▶ **REQUEST**
Reproduce the lines of the records exactly, starting at the line that contains "What is the" and ending at the end of the records.

--- START DATASET ENTRIES ---

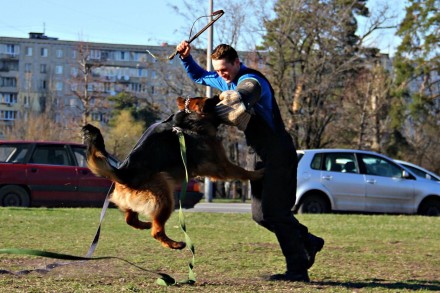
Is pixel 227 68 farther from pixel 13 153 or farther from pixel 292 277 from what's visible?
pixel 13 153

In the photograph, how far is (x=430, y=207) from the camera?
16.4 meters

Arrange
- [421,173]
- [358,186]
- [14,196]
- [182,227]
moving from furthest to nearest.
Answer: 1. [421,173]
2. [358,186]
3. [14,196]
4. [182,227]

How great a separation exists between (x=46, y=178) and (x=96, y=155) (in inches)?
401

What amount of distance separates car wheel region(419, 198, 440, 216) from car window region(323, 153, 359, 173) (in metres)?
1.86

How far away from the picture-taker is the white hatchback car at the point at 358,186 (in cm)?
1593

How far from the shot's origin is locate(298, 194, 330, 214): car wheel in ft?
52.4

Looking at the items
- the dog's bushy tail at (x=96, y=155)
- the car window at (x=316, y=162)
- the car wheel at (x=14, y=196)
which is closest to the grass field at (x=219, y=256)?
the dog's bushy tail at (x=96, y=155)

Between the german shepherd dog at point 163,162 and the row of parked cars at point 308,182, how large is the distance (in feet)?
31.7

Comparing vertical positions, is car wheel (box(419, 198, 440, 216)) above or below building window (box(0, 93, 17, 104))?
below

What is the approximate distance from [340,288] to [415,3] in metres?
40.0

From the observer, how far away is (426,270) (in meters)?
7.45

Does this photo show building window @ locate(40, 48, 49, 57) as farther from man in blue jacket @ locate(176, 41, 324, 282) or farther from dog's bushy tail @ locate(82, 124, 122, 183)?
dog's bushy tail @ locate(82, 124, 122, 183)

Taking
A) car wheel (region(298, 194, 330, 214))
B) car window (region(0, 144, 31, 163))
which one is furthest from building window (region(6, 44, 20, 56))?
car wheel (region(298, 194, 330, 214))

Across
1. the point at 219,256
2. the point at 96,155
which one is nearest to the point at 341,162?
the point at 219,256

--- END DATASET ENTRIES ---

▶ **TASK SOLUTION**
What is the approximate distance from [340,288] to [415,3] in metres?
40.0

From the observer, how far away is (426,270) (in meters)?
7.45

Does this photo show building window @ locate(40, 48, 49, 57) as farther from man in blue jacket @ locate(176, 41, 324, 282) or farther from dog's bushy tail @ locate(82, 124, 122, 183)?
dog's bushy tail @ locate(82, 124, 122, 183)

Taking
A) car wheel (region(298, 194, 330, 214))
B) car window (region(0, 144, 31, 163))
which one is furthest from building window (region(6, 44, 20, 56))?
car wheel (region(298, 194, 330, 214))

Across
1. the point at 219,256
2. the point at 96,155
which one is nearest to the point at 341,162?
the point at 219,256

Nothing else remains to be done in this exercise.